**** Records supplied

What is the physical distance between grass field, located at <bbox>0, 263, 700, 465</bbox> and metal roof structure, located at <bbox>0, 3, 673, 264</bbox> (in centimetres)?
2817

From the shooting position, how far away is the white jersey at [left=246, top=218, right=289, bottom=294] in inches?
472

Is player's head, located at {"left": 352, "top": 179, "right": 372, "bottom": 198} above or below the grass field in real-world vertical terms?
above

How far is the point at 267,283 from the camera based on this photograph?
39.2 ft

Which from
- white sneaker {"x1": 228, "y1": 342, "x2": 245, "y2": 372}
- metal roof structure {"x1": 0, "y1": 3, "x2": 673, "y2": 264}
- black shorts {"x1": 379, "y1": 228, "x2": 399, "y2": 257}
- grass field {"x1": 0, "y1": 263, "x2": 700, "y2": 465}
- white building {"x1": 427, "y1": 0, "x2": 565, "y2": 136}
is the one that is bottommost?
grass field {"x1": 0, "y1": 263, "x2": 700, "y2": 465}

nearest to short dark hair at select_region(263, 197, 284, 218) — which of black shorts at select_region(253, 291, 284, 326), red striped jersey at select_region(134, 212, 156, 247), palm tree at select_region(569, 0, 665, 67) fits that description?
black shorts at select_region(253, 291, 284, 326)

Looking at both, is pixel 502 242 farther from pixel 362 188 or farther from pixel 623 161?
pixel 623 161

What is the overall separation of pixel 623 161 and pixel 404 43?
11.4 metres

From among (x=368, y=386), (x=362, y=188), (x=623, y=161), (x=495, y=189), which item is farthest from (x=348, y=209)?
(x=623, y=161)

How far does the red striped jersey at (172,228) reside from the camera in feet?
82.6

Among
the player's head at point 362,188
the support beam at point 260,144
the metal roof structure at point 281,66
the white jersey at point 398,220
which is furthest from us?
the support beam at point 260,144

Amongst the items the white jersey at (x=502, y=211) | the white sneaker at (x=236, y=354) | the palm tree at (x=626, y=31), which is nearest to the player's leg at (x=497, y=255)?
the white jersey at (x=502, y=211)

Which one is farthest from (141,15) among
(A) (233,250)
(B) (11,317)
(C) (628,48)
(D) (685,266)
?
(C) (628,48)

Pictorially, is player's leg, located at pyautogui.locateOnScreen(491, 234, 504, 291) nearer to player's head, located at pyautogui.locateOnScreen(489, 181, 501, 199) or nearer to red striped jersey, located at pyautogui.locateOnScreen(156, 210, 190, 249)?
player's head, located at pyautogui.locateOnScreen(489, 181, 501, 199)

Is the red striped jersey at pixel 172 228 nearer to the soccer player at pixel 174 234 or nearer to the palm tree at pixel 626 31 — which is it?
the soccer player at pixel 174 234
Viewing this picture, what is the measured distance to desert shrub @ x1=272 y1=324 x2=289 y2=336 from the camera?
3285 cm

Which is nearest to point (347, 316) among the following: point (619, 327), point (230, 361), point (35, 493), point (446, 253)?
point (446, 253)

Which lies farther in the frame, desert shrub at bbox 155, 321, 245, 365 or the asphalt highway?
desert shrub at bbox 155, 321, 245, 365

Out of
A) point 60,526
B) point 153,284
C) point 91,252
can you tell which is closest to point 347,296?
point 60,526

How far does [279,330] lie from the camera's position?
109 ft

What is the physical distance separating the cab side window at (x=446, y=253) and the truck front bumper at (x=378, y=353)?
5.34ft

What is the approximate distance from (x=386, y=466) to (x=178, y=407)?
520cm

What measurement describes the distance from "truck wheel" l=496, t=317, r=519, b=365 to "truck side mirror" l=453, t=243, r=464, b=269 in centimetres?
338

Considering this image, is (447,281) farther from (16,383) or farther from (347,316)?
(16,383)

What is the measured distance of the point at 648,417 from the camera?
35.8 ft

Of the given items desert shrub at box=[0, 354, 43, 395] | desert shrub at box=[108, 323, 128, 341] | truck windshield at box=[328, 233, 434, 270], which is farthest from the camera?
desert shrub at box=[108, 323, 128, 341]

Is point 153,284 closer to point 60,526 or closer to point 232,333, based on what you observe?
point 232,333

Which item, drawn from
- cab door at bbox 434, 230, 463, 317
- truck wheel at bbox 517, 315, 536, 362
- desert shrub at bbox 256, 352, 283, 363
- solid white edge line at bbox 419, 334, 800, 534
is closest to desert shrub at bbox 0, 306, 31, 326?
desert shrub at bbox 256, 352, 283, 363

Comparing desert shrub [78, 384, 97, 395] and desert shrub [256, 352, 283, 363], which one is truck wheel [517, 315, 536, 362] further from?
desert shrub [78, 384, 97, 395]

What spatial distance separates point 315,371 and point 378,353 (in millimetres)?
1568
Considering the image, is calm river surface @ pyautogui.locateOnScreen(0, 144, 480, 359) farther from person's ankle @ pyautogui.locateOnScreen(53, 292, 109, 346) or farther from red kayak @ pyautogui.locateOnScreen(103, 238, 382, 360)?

********

▸ **Given problem**: Reprint every item above word for word, leaving nothing out and changing nothing.

▸ **Solution**:
What is the physical distance between grass field, located at <bbox>0, 263, 700, 465</bbox> and metal roof structure, located at <bbox>0, 3, 673, 264</bbox> (in centimetres)?
2817

From the shooting position, how far away is the white jersey at [left=246, top=218, right=289, bottom=294] in inches?
472

Is player's head, located at {"left": 352, "top": 179, "right": 372, "bottom": 198} above or below the grass field in real-world vertical terms?
above

How far is the point at 267,283 from the camera based on this photograph?
39.2 ft

Which from
- white sneaker {"x1": 228, "y1": 342, "x2": 245, "y2": 372}
- metal roof structure {"x1": 0, "y1": 3, "x2": 673, "y2": 264}
- black shorts {"x1": 379, "y1": 228, "x2": 399, "y2": 257}
- grass field {"x1": 0, "y1": 263, "x2": 700, "y2": 465}
- white building {"x1": 427, "y1": 0, "x2": 565, "y2": 136}
is the one that is bottommost?
grass field {"x1": 0, "y1": 263, "x2": 700, "y2": 465}

nearest to short dark hair at select_region(263, 197, 284, 218) — which of black shorts at select_region(253, 291, 284, 326), red striped jersey at select_region(134, 212, 156, 247), palm tree at select_region(569, 0, 665, 67) fits that description?
black shorts at select_region(253, 291, 284, 326)

Looking at both, is pixel 502 242 farther from pixel 362 188 or farther from pixel 623 161?
pixel 623 161

What is the overall separation of pixel 623 161 and pixel 404 43?
11.4 metres

From among (x=368, y=386), (x=362, y=188), (x=623, y=161), (x=495, y=189), which item is farthest from (x=348, y=209)?
(x=623, y=161)

How far does the red striped jersey at (172,228) reside from the camera in feet?
82.6

Among
the player's head at point 362,188
the support beam at point 260,144
the metal roof structure at point 281,66
the white jersey at point 398,220
which is furthest from us?
the support beam at point 260,144

Amongst the items the white jersey at (x=502, y=211) | the white sneaker at (x=236, y=354) | the palm tree at (x=626, y=31), which is nearest to the player's leg at (x=497, y=255)?
the white jersey at (x=502, y=211)

Which one is farthest from (141,15) among
(A) (233,250)
(B) (11,317)
(C) (628,48)
(D) (685,266)
?
(C) (628,48)

Pictorially, is player's leg, located at pyautogui.locateOnScreen(491, 234, 504, 291) nearer to player's head, located at pyautogui.locateOnScreen(489, 181, 501, 199) or nearer to red striped jersey, located at pyautogui.locateOnScreen(156, 210, 190, 249)?
player's head, located at pyautogui.locateOnScreen(489, 181, 501, 199)

Is the red striped jersey at pixel 172 228 nearer to the soccer player at pixel 174 234 or nearer to the palm tree at pixel 626 31 — which is it?
the soccer player at pixel 174 234
Viewing this picture, what is the measured distance to desert shrub @ x1=272 y1=324 x2=289 y2=336 from the camera?
3285 cm

Which is nearest to point (347, 316) among the following: point (619, 327), point (230, 361), point (35, 493), point (446, 253)?
point (446, 253)

Which lies farther in the frame, desert shrub at bbox 155, 321, 245, 365 or the asphalt highway?
desert shrub at bbox 155, 321, 245, 365

Out of
A) point 60,526
B) point 153,284
C) point 91,252
can you tell which is closest to point 347,296?
point 60,526

How far does [279,330] lie from the camera's position?
109 ft

What is the physical distance separating the cab side window at (x=446, y=253) and the truck front bumper at (x=378, y=353)?
5.34ft

What is the approximate distance from (x=386, y=466) to (x=178, y=407)?
520cm

What measurement describes the distance from "truck wheel" l=496, t=317, r=519, b=365 to "truck side mirror" l=453, t=243, r=464, b=269 in centimetres?
338

Considering this image, is (447,281) farther from (16,383) or farther from (347,316)?
(16,383)

What is the measured distance of the point at 648,417 from the camera?
35.8 ft

Of the given items desert shrub at box=[0, 354, 43, 395] | desert shrub at box=[108, 323, 128, 341] | truck windshield at box=[328, 233, 434, 270], which is farthest from the camera?
desert shrub at box=[108, 323, 128, 341]

Is point 153,284 closer to point 60,526 or closer to point 232,333, based on what you observe?
point 232,333

Which item, drawn from
- cab door at bbox 434, 230, 463, 317
- truck wheel at bbox 517, 315, 536, 362
- desert shrub at bbox 256, 352, 283, 363
- solid white edge line at bbox 419, 334, 800, 534
is closest to desert shrub at bbox 0, 306, 31, 326?
desert shrub at bbox 256, 352, 283, 363

Comparing desert shrub [78, 384, 97, 395] and desert shrub [256, 352, 283, 363], which one is truck wheel [517, 315, 536, 362] further from?
desert shrub [78, 384, 97, 395]

What spatial distance separates point 315,371 and point 378,353 (in millimetres)?
1568
Considering the image, is calm river surface @ pyautogui.locateOnScreen(0, 144, 480, 359) farther from person's ankle @ pyautogui.locateOnScreen(53, 292, 109, 346) or farther from red kayak @ pyautogui.locateOnScreen(103, 238, 382, 360)?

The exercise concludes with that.